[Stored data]
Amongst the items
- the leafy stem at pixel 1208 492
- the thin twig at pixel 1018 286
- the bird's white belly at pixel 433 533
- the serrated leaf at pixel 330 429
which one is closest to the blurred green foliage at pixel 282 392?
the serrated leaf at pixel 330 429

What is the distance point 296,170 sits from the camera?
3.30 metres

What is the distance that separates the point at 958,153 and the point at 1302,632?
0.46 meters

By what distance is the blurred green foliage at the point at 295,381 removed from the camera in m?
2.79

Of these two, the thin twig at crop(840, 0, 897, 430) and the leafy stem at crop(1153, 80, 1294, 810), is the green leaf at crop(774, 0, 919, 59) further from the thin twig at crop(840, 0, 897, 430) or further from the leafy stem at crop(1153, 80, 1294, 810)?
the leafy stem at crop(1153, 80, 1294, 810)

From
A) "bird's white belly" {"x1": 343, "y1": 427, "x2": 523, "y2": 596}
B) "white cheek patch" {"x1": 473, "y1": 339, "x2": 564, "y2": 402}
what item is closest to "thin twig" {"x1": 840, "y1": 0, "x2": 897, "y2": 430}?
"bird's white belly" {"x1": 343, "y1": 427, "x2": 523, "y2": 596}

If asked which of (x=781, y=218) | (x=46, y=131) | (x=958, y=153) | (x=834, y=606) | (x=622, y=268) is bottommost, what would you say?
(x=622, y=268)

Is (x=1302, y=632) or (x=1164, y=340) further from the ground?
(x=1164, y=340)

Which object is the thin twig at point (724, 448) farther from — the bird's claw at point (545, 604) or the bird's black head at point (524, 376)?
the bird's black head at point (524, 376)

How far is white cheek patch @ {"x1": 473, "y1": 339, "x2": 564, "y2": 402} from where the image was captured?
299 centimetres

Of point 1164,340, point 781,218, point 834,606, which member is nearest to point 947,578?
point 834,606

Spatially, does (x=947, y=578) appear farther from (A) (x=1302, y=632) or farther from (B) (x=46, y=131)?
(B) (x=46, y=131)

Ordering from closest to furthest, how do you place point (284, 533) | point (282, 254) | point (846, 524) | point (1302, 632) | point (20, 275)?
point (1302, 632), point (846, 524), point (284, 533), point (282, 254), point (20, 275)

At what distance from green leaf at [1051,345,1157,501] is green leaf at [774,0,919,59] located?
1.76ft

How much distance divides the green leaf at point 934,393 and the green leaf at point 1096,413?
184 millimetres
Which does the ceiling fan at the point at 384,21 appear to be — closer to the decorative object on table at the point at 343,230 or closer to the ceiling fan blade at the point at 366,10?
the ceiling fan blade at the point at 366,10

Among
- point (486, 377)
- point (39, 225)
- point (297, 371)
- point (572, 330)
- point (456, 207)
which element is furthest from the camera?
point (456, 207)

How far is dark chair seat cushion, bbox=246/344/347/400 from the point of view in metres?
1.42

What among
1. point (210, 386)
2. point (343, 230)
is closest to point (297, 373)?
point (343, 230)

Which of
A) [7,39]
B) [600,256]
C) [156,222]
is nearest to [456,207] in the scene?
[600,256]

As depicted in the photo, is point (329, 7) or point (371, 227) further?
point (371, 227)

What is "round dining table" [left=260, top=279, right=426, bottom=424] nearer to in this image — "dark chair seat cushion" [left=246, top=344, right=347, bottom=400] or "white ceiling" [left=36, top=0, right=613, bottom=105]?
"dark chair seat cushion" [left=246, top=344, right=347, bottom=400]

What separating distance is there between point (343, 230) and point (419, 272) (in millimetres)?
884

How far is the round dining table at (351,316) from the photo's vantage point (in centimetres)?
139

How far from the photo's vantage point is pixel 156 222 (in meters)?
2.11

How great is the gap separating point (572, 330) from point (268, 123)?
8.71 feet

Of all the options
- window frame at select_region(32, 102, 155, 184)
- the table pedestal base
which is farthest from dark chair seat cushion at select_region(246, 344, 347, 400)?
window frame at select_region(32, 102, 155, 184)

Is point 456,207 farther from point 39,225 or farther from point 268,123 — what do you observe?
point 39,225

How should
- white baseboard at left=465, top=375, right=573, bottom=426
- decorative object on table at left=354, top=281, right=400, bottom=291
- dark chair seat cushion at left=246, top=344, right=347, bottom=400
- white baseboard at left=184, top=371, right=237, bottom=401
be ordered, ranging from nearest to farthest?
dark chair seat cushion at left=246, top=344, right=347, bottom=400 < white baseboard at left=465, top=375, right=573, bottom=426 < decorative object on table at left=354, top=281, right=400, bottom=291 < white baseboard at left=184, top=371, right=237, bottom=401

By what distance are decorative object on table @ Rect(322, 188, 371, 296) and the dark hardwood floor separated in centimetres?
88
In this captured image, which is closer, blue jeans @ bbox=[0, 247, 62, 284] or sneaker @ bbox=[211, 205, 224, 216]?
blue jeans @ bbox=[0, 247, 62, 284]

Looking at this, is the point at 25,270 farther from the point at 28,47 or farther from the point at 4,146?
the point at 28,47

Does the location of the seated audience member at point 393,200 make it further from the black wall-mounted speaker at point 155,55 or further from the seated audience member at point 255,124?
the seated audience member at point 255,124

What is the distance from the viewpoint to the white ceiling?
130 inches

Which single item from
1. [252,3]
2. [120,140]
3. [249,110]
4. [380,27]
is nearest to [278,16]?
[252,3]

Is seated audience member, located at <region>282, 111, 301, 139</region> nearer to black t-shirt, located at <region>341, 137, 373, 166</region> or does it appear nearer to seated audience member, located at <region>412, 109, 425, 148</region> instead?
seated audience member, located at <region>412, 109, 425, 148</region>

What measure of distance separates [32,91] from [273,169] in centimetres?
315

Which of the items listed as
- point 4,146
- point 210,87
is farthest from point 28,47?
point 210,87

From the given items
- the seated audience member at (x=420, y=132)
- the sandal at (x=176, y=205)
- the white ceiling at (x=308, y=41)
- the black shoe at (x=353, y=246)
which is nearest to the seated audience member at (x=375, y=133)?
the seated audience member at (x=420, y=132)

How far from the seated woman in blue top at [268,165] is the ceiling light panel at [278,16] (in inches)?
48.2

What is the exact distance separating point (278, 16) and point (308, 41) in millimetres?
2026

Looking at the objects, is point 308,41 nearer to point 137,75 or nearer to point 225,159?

What is needed. Render the part of the entries that opens with the line containing "What is the distance from" and runs through the end of the entries as a Markdown table with the columns No. and Text. Give one row per line, numbered from 1, and leave out blank lines.

Problem solution.
| No. | Text |
|---|---|
| 1 | What is the distance from the viewpoint to the white ceiling? |
| 2 | 130 inches |
| 3 | Which single item from |
| 4 | 1. [252,3] |
| 5 | 2. [120,140] |
| 6 | 3. [249,110] |
| 7 | 4. [380,27] |
| 8 | is nearest to [278,16]? |
| 9 | [252,3] |
| 10 | Is seated audience member, located at <region>282, 111, 301, 139</region> nearer to black t-shirt, located at <region>341, 137, 373, 166</region> or does it appear nearer to seated audience member, located at <region>412, 109, 425, 148</region> instead? |
| 11 | seated audience member, located at <region>412, 109, 425, 148</region> |
| 12 | What measure of distance separates [32,91] from [273,169] in centimetres? |
| 13 | 315 |
| 14 | Which of the items listed as |
| 15 | - point 4,146 |
| 16 | - point 210,87 |
| 17 | is farthest from point 28,47? |
| 18 | point 210,87 |
| 19 | From the given items |
| 20 | - the seated audience member at (x=420, y=132) |
| 21 | - the sandal at (x=176, y=205) |
| 22 | - the white ceiling at (x=308, y=41) |
| 23 | - the black shoe at (x=353, y=246) |
| 24 | which is nearest to the seated audience member at (x=375, y=133)? |
| 25 | the seated audience member at (x=420, y=132) |
| 26 | How far from the seated woman in blue top at [268,165] is the ceiling light panel at [278,16] (in inches)? |
| 27 | 48.2 |
| 28 | What is the exact distance separating point (278, 16) and point (308, 41) in millimetres? |
| 29 | 2026 |
| 30 | Looking at the objects, is point 308,41 nearer to point 137,75 or nearer to point 225,159? |